EAST AFRICA – The Anti-Counterfeit Authority of Kenya (ACA) and Uganda’s Anti-Counterfeit Network (ACN Africa) have signed a Memorandum of Understanding (MoU) to work together to combat counterfeits in the East African area.
The agreement, which was signed in Nairobi, the capital of Kenya, seeks to improve strategic cooperation on issues relevant to the eradication of counterfeit goods in East Africa.
According to estimates from the World Economic Forum, illegal trade currently costs the world economy U.S$2.2 trillion yearly or over 3% of global gross domestic product (GDP).
ACA conducted a National Baseline Survey between October 2019 and February 2020 to determine the extent of counterfeit and other forms of illicit trade in the country.
The survey covered several forms of illicit trade including counterfeiting, piracy, substandard goods, uncustomed goods, restricted goods, and unexercised goods.
A 2018 ACA survey found that the value of the counterfeit trade was close to Kenyan Sh100 billion (U.S$ 736.9 million) in revenue in 2018, a figure economists suggest could be higher and rising each year.
ACA was created as a State Corporation under the Anti-Counterfeit Act 2008 with the purpose of educating and informing the public about counterfeiting.
Additionally, it must develop and promote training programs to prevent counterfeiting, as well as coordinate with other national, regional, and international organizations that are active in the fight against counterfeiting.
The ACN reported that Uganda loses up to Ugandan Sh6 trillion (U.S$ 1.6 billion) annually to counterfeits and substandard products.

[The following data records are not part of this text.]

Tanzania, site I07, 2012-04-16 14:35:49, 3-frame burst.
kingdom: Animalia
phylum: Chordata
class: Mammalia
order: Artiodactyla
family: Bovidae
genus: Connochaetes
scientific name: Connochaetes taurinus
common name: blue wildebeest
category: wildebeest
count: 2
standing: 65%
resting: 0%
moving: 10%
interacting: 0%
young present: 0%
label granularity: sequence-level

“The MoU represents a statement of mutual intentions between our two institutions- focusing on developing and strengthening a robust Intellectual Property (IP) system in the region,” said Dr. Robi Mbugua Njoroge, ACA Executive Director.
Dr. Mbugua added that the ACA is mandated by Kenyan law to partner with national and international institutions on matters dealing with counterfeiting.
“We look forward to being strategic partners and leading advocates on legislative and regulatory issues addressing Intellectual Property (IP) infringement not in Kenya but in the region,” he noted.
The collaboration between the two countries was applauded by Kawesa Richard, Head of Strategy for ACN Africa, who stated that “combatting counterfeits in the region requires collaborative leadership and action.”
Kawesa highlighted that “collaborative leadership would mean that individual ambitions of every mandate-holder or stakeholder in the IP value chain recognizes common risks, limitations, and implications and seeks to work together to mitigate collective threats, increase opportunities and share best practices.”
Emphasizing the importance of partnership across the region, Fred Muwema, the Director Legal at ACN Africa said: “ACA and ACN Africa deeply appreciate the magnitude of the counterfeit challenge at hand and have therefore agreed to cooperate in the areas of research, legal action, technology and communication for mindset change.”
ACN Africa strives to close the gap between people who can be helped and others who are affected by illegal trade, parallel markets, and other forms of trade that are not legal.
The organization does this by advocating for the delivery of effective initiatives to reduce the prevalence of counterfeit practices in Africa through research, legal action, technology, and communication for mindset change.